Principalmente porque eles têm pouco a oferecer. Apesar de todos os avanços da medicina, as causas subjacentes do trabalho de parto prematuro permanecem misteriosas. A única coisa comprovada para reduzir a chance de parto prematuro – e apenas em mulheres com determinados fatores de risco – é a suplementação com o hormônio progesterona.

“Quando não existe um tratamento, uma resposta comum dos médicos é a de fazer alguma coisa, escreveu McCall no ano passado na revista Obstetrics & Gynecology . “Intervenções desnecessárias, tais como repouso no leito pode fazer os pacientes (e às vezes o prestador de cuidados de saúde) se sentir que todas as tentativas estão sendo feitas para ‘salvar’ a gravidez.”

Restrição da atividade na gravidez também é conhecido como “repouso no leito,” ou “repouso no leito modificado” e tem sido recomendado por uma série de complicações potenciais, tais como contrações pré-termo (antes de 37 semanas de gestação) , um colo do útero dilatado com trabalho de parto prematuro , a um colo do útero curto, ruptura prematura de membranas, aumento da pressão arterial, pré-eclâmpsia, crescimento inadequado do bebê, placenta prévia, o risco de aborto espontâneo, gestações múltiplas (por exemplo, gravidez de gêmeos), e outros .

O problema é que a inatividade prolongada não é benigno. As novas diretrizes, citam a crescente lista de perigos:

Falta de atividade resulta em perda de massa muscular, massa óssea, perda no volume de plasma sanguíneo e no condicionamento cardiovascular. Dano mensurável pode ocorrer depois de apenas alguns dias. Após o parto, um estudo descobriu que 71 % das mulheres tiveram problemas com escadas, e 14 % precisava de ajuda caminhada.

Apesar de estarem queimando menos calorias, as mulheres normalmente restritas perdem peso, provavelmente por causa da perda de massa muscular. Seus bebês também têm menor peso ao nascer quando comparadas com mulheres sem restrições. E enquanto a maioria dos estudos relatam que o  repouso não faz nenhuma diferença nas taxas de nascimento antes de 37 semanas, um estudo descobriu que era mais comum com repouso.

Taxas -superior de diabetes gestacional e coágulos de sangue com risco para pulmões e pernas estão ligados ao descanso na cama

-Depressão e  ansiedade são mais comuns quando ocorre restrição de atividade. As mulheres que têm para tirar folgas prolongadas do trabalho se preocupam com perda de rendimento e possível perda de emprego.O impacto emocional sobre o resto da família “também é alto”, diz Sciscione.
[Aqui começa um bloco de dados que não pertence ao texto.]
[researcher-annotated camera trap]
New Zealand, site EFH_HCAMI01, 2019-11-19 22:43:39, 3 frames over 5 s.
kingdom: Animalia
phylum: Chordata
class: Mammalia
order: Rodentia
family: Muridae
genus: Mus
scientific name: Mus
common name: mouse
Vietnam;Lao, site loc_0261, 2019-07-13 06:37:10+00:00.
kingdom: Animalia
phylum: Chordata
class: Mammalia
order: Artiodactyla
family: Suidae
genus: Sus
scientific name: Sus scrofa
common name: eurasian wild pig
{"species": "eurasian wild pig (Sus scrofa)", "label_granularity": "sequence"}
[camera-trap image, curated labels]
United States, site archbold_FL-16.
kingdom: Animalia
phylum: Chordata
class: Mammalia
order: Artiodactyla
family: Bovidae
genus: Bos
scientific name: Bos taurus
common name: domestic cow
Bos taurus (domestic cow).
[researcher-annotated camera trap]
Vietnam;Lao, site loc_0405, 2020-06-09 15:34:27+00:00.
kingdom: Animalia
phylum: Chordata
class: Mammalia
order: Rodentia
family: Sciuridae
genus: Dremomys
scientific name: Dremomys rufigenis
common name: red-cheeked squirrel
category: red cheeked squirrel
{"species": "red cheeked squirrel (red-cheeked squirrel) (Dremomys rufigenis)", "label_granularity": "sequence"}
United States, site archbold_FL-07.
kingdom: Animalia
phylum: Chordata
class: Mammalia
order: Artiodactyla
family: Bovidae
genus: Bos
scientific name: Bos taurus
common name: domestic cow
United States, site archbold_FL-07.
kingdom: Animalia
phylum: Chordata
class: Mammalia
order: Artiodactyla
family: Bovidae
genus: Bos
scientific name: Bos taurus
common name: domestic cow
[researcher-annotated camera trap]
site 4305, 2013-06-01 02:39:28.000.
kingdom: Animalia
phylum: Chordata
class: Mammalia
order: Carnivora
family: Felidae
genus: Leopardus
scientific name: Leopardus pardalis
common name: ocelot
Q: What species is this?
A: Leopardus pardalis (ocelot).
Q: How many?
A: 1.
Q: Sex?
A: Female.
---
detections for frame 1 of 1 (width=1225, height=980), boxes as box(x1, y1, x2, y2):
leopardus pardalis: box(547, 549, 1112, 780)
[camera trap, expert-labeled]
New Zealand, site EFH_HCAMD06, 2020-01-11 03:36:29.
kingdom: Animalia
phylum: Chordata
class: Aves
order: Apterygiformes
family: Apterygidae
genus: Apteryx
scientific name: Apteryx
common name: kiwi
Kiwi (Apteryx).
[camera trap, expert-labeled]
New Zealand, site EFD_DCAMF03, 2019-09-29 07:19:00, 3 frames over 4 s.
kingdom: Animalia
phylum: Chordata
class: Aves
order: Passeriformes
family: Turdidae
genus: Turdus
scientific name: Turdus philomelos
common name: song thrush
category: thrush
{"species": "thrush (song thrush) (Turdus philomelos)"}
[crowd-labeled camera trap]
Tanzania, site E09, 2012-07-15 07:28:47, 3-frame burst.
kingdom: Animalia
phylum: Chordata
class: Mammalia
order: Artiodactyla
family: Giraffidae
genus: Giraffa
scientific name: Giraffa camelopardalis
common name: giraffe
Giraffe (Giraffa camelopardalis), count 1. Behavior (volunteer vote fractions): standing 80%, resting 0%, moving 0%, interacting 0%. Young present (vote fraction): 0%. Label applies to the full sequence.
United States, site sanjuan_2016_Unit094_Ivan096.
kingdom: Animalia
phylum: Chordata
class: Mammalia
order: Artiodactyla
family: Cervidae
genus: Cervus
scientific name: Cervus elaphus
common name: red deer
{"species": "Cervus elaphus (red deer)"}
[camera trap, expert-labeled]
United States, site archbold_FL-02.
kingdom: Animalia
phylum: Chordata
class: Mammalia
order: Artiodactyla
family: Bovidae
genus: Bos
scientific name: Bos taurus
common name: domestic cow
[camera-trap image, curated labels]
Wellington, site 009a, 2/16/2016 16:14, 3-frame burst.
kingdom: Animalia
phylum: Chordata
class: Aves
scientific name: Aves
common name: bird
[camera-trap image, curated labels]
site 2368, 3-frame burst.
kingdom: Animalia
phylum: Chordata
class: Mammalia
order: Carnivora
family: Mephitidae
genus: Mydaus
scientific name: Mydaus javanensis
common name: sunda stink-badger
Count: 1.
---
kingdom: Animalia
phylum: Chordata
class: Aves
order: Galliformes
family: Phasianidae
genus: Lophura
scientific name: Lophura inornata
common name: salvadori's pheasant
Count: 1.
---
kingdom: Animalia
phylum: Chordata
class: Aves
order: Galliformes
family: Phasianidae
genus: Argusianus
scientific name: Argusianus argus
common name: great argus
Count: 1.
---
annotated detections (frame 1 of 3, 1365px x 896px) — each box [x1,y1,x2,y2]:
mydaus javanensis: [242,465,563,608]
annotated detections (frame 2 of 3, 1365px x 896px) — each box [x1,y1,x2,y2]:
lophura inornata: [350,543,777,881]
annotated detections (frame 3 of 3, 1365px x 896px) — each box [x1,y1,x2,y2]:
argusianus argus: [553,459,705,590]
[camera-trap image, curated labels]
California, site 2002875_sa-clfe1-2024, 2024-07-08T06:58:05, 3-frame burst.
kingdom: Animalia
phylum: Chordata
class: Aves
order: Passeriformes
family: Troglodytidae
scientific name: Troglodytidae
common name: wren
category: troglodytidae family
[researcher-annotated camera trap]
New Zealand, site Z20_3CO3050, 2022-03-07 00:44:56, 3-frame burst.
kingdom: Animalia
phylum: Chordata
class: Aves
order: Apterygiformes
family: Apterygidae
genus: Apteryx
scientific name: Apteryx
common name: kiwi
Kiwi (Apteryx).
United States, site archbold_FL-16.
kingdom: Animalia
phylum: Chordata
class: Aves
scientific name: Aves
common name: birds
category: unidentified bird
Na diretriz, a Sociedade aponta que o repouso não mostra reduzir a chance de parto prematuro em mulheres ou em situação de risco ou que já sofreram de parto prematuro. Um estudo descobriu que o parto prematuro foi mais comum em mulheres que já estavam em risco de parto prematuro, quando foram colocados em qualquer tipo restrição de atividades  não relacionadas ao trabalho, em casa e no hospital. Também não há dados que indicam que a restrição de atividade é benéfica para qualquer condição obstétrica.

O crescimento inadequado do bebê é muitas vezes atribuído a problemas com o fluxo de sangue para a placenta e a restrição de atividade ou repouso é frequentemente prescritos em um esforço para melhorar o fluxo sanguíneo placentário. Mais uma vez, os estudos não mostram um benefício para essa prática.

Embora não haja evidência que o repouso no leito melhore os resultados, existem vários efeitos secundários potencialmente nocivos. É amplamente conhecido que embora os períodos de restrição de atividade pode resultar em perda de massa muscular e perda de osso. Este “descondicionamento” acontece com pessoas grávidas e não grávidas. As alterações podem ocorrer depois de apenas alguns dias de imobilidade e não há muitas informações sobre o impacto que essas mudanças têm em mulheres grávidas .

O repouso também pode aumentar o risco de desenvolver coágulos de sangue nas pernas ( trombose venosa profunda , ou TVP) e movimento de coágulos nos pulmões (embolia pulmonar). Esses coágulos são mais comuns entre as mulheres grávidas, e limitar a atividade física pode agravar esses riscos.

Falta de movimento também pode aumentar o risco de uma mulher ter diabetes gestacional. A sociedade observa que ficar internado no hospital devido complicações relacionadas com a gravidez tem sido associado com um maior risco de diabetes gestacional, embora mais estudos sejam necessários.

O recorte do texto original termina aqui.